Veterans of the series know it is a difficult task to discuss specifics. For one thing not a whole heck of a lot happens. For another, to discuss what does happen is to give away elements of the movie best experienced firsthand.

I liked Alex as the protagonist, although the boyfriend successfully steals a few scenes. I enjoyed the new night vision gimmick using the output of a Xbox Kinect. I am intrigued by what may have even going on in the house across the street. While this was not very story intensive, I always felt involved and am curious where the inevitable fifth film will take us.

On the other side, this is not all about how good and enjoyable this outing is. It is far from perfect and can be seen as a regression from the advances from the third entry. There are jump scares, which I always did myself susceptible to, but when the movie ends I was hard pressed to remember any real solid scares, nothing like the kitchen in part two. I also wish there was a little more story, if you think a little about this one, there are a couple of big issues.

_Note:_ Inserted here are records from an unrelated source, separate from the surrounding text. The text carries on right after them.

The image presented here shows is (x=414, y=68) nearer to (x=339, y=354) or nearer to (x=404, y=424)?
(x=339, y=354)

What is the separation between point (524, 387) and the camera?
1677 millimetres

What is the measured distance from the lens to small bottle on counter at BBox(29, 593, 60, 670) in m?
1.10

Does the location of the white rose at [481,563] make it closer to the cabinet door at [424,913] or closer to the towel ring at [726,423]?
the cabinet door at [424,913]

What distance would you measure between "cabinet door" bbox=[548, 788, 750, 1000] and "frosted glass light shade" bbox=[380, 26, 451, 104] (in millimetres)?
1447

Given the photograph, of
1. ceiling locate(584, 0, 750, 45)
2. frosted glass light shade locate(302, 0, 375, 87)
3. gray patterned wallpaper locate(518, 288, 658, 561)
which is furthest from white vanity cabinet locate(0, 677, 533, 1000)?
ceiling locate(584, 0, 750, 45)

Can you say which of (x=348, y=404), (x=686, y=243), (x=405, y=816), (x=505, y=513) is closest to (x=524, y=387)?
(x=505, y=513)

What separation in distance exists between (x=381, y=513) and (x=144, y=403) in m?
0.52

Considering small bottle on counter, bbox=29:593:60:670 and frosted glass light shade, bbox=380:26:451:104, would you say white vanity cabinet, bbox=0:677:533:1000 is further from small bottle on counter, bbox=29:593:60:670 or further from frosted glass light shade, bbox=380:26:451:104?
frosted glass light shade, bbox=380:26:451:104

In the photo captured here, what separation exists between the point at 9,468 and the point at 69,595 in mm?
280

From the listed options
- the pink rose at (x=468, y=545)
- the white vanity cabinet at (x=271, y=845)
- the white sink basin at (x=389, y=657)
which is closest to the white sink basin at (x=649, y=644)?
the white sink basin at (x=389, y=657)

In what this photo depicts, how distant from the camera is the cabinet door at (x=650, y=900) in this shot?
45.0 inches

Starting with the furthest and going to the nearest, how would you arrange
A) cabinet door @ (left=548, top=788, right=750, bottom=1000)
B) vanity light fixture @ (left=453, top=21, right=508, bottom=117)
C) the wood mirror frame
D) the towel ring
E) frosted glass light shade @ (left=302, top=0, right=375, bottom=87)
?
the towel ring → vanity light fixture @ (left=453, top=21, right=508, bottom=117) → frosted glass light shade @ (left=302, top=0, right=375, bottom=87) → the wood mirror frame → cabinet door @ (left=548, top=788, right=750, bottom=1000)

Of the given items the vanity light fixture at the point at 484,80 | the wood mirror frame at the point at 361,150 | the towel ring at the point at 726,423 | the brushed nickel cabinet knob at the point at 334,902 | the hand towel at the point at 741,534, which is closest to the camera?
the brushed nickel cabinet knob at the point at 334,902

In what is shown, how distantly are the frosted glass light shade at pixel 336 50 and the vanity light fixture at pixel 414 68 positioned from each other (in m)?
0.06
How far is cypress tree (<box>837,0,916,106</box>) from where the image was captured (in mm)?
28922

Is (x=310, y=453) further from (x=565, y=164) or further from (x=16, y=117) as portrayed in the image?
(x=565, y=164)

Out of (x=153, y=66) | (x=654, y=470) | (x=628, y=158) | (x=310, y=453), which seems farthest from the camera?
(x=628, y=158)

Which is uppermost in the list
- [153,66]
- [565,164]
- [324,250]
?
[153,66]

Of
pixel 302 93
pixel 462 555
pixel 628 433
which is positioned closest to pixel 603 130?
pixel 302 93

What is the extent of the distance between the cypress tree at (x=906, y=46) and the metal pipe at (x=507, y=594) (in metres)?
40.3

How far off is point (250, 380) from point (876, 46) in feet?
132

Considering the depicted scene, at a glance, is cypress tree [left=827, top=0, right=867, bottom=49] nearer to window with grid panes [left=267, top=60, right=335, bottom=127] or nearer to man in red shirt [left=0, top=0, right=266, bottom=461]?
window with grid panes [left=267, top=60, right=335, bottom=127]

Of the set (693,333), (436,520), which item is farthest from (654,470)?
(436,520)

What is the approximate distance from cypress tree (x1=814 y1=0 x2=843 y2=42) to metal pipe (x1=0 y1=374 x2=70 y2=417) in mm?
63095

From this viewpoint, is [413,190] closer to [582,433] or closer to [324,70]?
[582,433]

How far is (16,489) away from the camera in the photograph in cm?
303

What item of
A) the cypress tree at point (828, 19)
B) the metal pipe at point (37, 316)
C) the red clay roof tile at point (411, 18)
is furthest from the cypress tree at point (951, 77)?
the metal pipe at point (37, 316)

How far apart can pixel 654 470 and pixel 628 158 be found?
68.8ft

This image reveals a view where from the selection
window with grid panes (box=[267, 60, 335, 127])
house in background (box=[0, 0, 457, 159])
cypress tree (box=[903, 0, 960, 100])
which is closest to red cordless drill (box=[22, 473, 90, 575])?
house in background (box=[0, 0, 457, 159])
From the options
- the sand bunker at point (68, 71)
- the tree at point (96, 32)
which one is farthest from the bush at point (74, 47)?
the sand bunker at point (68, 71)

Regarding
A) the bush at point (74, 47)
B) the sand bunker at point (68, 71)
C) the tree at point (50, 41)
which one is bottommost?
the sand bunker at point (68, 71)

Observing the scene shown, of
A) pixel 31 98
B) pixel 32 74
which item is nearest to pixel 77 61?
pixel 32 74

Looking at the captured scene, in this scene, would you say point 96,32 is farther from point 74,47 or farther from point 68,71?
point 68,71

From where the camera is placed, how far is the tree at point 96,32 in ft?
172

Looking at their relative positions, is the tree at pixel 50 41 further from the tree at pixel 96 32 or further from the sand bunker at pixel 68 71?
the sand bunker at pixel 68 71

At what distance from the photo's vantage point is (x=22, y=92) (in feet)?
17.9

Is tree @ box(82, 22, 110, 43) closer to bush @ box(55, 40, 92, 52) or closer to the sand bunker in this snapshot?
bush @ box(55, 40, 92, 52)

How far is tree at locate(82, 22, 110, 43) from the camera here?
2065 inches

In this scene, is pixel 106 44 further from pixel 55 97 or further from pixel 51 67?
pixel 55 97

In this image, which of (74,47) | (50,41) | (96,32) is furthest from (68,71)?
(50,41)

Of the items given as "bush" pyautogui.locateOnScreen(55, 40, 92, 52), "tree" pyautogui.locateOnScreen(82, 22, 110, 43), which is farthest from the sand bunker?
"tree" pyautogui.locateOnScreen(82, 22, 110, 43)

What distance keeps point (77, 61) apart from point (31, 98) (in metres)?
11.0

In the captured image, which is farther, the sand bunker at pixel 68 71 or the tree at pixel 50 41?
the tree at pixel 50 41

I liked the movie, it is generally well constructed. It does manage to change some things up in terms of the protagonist. I gave us someone else to fear that was a bit more than the random moving door. The result is a movie that gives some good and it gives some bad, fortunately it is a mostly satisfying experience that I walked out the better for having seen it.

For a side note, as the climax approached, one of the younger members of the audience became so scared that he got up and ran out of the theater at a full sprint. Afterwards, I was in the hallway and his older brother came out crying because he was laughing so hard. This was a first for me.